:: EXCERPT ::

Induction of p21CIP1 and cell cycle arrest after inhibition of Aurora B kinase is attributed to aneuploidy and reactive oxygen species [Gene Regulation]

April 29th, 2014 by Kumari, G., Ulrich, T., Krause, M., Finkernagel, F., Gaubatz, S.

Cell cycle progression requires a series of highly coordinated events that ultimately lead to faithful segregation of chromosomes. Aurora B is an essential mitotic kinase, which is involved in regulation of microtubule-kinetochore attachments and cytokinesis. Inhibition of Aurora B results in stabilization of p53 and induction of p53-target genes such as p21 to inhibit proliferation. We have previously demonstrated that induction of p21 by p53 after inhibition of Aurora B is dependent on the p38 MAPK, which promotes transcriptional elongation of p21 by RNA Pol II. In this study we show that a subset of p53-target genes are induced in a p38 dependent manner upon inhibition of Aurora B. We also demonstrate that inhibition of Aurora B results in downregulation of E2F-mediated transcription and that the cell cycle arrest after Aurora B inhibition depends on p53 and pRB tumor suppressor pathways. In addition, we report that activation of p21 after inhibition of Aurora B is correlated with increased chromosome missegregation and aneuploidy but not with binucleation or tetraploidy. We provide evidence that p21 is activated in aneuploid cells by reactive oxygen species (ROS) and p38 MAPK. Finally, we demonstrate that certain drugs that act on aneuploid cells synergize with inhibitors of Aurora B to inhibit colony formation and oncogenic transformation. These findings provide an important link between aneuploidy and the stress pathways activated by Aurora B inhibition and also support the use of Aurora B inhibitors in combination therapy for treatment of cancer.

:::

▸ WHAT NEEDS TO BE DONE:
Repeat the part of the abstract between "Induction of p21CIP1" and "F., Gaubatz, S.", inclusive. The records that follow are separate material, unrelated to the abstract above.

:: SUPPLIED DATA ::

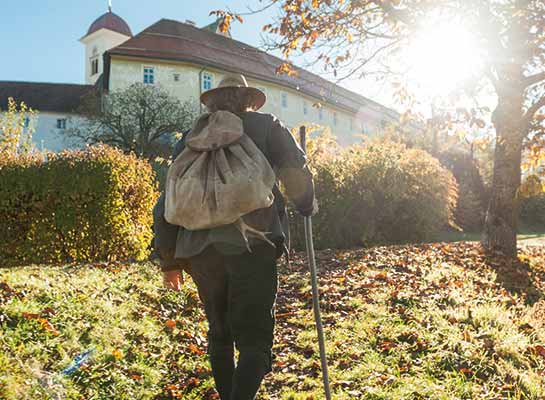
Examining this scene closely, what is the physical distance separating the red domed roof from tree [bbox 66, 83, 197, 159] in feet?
99.9

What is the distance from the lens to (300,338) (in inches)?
205

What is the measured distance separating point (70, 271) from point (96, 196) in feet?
7.40

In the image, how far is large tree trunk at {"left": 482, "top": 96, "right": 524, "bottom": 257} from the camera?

:::

▸ ANSWER SECTION:
Induction of p21CIP1 and cell cycle arrest after inhibition of Aurora B kinase is attributed to aneuploidy and reactive oxygen species [Gene Regulation]

April 29th, 2014 by Kumari, G., Ulrich, T., Krause, M., Finkernagel, F., Gaubatz, S.